--- Problem ---
Starting with the line that has "Does point (103, 97)" and going on through the line that has "1.00 meters", give those lines of the records again with "camera" switched to "lens" and nothing else changed. Leave the pictures out.

--- Stored rows ---
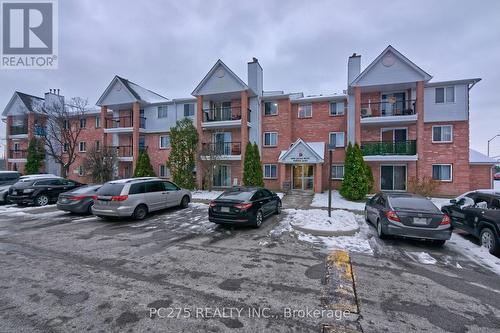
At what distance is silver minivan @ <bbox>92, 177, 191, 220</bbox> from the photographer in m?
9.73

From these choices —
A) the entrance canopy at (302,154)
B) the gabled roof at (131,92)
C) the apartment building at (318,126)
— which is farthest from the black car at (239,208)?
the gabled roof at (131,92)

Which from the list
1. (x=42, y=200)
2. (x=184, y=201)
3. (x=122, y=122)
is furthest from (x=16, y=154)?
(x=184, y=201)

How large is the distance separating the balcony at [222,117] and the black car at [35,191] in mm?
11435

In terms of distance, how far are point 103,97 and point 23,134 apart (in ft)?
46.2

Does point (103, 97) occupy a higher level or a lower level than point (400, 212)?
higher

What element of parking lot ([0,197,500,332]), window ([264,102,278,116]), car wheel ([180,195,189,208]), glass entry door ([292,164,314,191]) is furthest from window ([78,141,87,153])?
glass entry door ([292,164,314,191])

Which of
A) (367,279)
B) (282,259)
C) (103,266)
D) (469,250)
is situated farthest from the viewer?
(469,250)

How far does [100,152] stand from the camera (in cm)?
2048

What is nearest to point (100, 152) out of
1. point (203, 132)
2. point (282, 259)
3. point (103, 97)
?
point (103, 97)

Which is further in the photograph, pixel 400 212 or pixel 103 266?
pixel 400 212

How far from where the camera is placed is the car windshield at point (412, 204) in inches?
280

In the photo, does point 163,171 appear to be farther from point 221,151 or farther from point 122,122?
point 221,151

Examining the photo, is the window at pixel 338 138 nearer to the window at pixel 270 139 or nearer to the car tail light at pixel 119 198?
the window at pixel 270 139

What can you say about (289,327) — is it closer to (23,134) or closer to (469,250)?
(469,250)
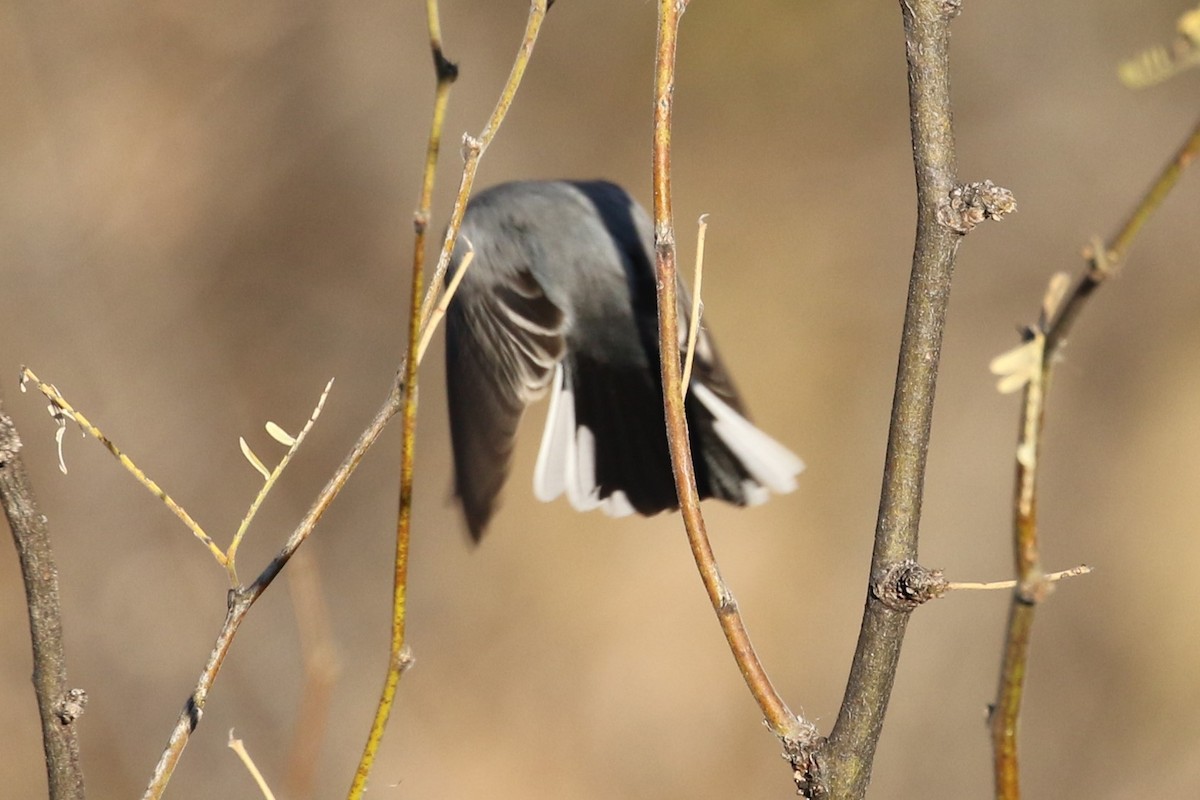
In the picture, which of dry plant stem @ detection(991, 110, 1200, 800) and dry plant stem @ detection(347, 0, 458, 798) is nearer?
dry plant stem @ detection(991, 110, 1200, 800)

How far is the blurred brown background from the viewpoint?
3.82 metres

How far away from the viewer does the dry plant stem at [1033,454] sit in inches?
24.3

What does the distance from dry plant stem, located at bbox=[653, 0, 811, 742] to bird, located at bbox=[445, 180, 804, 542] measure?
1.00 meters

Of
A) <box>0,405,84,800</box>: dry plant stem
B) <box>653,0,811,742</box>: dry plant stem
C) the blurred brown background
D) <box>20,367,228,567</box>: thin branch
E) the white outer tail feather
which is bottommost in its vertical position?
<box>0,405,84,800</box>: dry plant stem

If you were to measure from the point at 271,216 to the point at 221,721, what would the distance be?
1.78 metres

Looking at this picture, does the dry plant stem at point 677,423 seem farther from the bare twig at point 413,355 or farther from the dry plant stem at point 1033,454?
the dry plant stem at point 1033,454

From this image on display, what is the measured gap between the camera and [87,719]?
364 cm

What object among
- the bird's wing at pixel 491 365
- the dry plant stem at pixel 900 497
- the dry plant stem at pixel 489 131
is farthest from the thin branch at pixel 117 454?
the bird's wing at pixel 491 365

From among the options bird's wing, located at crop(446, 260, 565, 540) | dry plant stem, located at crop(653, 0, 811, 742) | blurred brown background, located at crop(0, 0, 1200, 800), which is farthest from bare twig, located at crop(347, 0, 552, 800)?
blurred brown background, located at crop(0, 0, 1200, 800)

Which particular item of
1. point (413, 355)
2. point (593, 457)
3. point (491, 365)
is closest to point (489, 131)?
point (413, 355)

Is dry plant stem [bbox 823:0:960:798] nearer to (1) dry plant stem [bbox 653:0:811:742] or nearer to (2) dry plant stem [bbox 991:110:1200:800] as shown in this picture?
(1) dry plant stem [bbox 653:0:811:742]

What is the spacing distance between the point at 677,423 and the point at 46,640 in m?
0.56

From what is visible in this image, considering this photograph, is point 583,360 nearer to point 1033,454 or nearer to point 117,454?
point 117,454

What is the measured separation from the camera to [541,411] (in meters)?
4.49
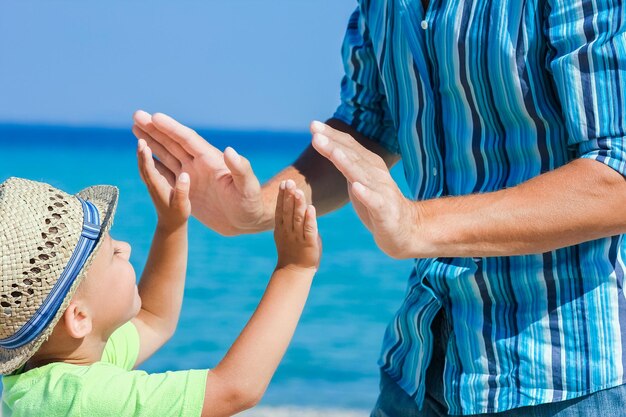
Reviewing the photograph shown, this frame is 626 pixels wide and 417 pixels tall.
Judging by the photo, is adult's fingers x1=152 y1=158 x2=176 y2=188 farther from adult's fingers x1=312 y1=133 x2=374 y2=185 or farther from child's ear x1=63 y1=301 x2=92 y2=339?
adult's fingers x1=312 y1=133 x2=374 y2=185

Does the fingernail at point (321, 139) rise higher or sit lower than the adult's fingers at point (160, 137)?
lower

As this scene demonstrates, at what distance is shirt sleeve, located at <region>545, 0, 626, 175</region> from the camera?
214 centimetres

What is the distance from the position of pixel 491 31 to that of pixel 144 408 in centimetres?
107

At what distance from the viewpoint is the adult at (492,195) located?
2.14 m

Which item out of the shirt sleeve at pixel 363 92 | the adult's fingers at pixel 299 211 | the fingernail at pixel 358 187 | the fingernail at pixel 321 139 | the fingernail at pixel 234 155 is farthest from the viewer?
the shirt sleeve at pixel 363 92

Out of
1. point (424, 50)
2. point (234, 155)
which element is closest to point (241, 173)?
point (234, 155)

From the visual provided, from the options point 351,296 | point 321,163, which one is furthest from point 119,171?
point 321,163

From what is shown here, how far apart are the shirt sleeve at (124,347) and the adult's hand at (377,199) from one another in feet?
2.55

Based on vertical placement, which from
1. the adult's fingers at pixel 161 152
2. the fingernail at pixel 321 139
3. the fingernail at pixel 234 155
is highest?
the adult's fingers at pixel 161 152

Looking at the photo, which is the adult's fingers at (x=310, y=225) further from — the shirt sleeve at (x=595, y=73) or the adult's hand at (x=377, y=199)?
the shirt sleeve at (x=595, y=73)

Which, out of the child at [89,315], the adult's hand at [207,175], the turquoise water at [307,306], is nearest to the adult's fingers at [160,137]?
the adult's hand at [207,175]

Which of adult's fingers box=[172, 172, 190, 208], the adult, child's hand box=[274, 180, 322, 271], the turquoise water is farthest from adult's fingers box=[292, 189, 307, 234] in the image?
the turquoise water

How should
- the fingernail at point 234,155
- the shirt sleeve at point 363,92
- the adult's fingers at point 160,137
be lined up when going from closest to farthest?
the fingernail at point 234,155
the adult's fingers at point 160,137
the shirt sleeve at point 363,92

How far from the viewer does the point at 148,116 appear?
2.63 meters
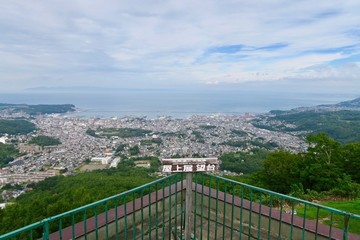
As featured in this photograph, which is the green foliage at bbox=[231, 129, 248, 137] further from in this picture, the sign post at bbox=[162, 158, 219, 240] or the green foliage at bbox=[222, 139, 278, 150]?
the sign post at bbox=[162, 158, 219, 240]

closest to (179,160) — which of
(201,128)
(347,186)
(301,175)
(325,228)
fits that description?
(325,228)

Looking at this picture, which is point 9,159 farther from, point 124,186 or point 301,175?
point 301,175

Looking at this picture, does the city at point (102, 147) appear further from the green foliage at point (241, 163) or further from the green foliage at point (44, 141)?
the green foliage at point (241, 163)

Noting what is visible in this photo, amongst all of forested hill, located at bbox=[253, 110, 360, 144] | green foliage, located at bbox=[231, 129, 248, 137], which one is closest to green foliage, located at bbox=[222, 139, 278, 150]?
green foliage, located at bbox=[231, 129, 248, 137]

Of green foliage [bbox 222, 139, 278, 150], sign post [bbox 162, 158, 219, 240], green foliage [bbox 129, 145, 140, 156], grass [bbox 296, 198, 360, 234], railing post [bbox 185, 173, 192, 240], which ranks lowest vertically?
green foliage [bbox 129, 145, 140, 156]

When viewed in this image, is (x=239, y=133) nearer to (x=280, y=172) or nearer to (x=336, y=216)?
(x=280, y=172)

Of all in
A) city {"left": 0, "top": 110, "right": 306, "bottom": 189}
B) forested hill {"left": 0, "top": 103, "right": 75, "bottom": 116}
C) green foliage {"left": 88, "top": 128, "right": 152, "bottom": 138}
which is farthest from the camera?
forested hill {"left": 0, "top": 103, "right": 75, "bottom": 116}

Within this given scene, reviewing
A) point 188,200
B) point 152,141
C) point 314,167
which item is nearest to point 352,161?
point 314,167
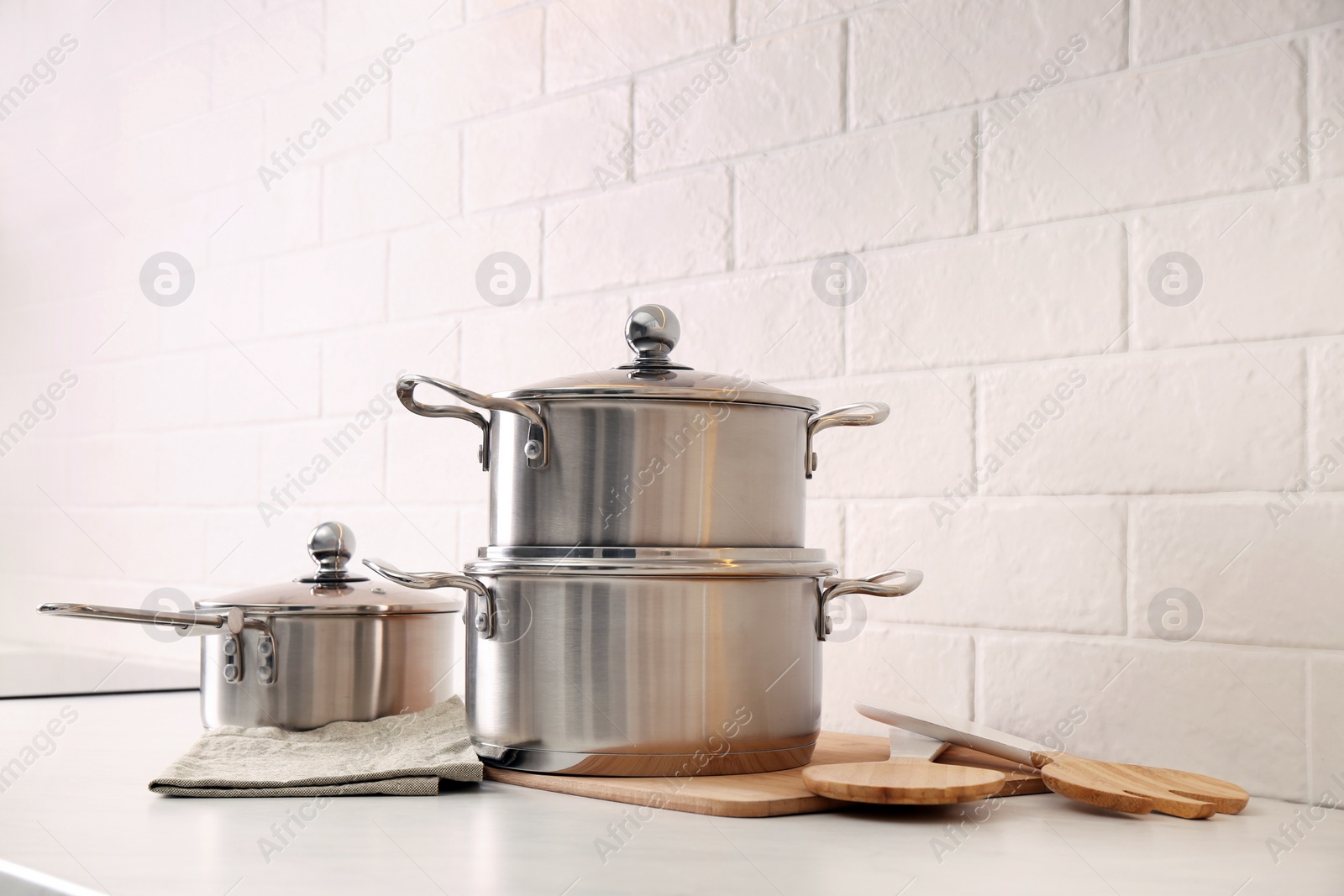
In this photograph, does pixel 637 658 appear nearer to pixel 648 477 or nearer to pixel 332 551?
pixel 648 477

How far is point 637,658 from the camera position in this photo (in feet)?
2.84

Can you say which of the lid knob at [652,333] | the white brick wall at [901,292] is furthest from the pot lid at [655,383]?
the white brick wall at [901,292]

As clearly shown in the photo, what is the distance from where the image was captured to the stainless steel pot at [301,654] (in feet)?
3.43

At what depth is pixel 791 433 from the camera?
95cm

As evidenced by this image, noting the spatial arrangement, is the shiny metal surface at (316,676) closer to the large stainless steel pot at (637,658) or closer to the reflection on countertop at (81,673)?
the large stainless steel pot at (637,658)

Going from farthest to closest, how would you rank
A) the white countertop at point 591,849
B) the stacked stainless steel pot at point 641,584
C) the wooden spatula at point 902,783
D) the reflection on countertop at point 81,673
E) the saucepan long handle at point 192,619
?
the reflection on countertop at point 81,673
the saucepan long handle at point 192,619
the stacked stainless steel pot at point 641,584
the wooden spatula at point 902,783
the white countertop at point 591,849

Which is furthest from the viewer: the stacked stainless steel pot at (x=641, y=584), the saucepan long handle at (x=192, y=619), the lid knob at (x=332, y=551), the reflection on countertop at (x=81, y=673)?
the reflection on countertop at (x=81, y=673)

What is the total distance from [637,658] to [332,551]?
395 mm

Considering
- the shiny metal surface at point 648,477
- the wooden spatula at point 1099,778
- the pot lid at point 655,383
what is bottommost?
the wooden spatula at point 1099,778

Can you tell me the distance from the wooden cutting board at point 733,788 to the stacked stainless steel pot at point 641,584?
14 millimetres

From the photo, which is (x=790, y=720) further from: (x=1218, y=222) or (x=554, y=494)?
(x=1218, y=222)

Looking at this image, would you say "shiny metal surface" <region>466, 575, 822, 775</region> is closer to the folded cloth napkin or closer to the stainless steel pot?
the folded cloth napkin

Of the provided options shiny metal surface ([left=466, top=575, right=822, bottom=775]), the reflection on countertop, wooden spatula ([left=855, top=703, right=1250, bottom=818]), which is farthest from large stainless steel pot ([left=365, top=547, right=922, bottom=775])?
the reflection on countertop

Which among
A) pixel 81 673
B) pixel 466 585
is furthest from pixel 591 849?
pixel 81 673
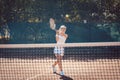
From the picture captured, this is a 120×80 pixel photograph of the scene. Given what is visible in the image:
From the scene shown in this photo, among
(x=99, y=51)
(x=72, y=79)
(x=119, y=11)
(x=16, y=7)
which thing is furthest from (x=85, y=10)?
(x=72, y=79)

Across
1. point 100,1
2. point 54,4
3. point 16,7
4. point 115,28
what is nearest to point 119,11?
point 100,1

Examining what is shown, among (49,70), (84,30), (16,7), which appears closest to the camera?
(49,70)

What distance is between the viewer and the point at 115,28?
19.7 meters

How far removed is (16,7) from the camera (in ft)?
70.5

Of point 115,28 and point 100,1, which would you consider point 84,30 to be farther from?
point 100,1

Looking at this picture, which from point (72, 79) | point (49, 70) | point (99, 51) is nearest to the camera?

--- Written reply ---
Does point (103, 97) occupy a higher level or a lower level than point (400, 212)?
higher

What element of parking lot ([0,197,500,332]), window ([264,102,278,116]), car wheel ([180,195,189,208]), glass entry door ([292,164,314,191]) is furthest from window ([78,141,87,153])?
glass entry door ([292,164,314,191])

Which of
A) (367,279)
B) (282,259)
C) (103,266)
D) (469,250)
is situated farthest from the viewer?
(469,250)

How far does [100,152] stand from the lens (in cm)?
2048

What is nearest to point (100, 152) out of
1. point (203, 132)
2. point (282, 259)
3. point (103, 97)
?
point (103, 97)

Which is further in the photograph, pixel 400 212 or pixel 103 266?
pixel 400 212

How far from where the lens is placed is the car windshield at point (412, 204) in inches?
280

In the photo, does point 163,171 appear to be farther from point 221,151 or farther from point 122,122?
point 221,151

Examining the photo, is the window at pixel 338 138 nearer to the window at pixel 270 139 or nearer to the car tail light at pixel 119 198?
the window at pixel 270 139

What can you say about (289,327) — is it closer to (23,134) or closer to (469,250)?
(469,250)
In the picture, which of dry plant stem @ detection(991, 110, 1200, 800) and dry plant stem @ detection(347, 0, 458, 798) is nearer?
dry plant stem @ detection(991, 110, 1200, 800)

How far is the blurred brown background from the viewpoint?
3.82 metres

How far away from the viewer does the dry plant stem at [1033,454] sit in inches?
24.3

What does the distance from dry plant stem, located at bbox=[653, 0, 811, 742] to bird, located at bbox=[445, 180, 804, 542] measure?
1.00 meters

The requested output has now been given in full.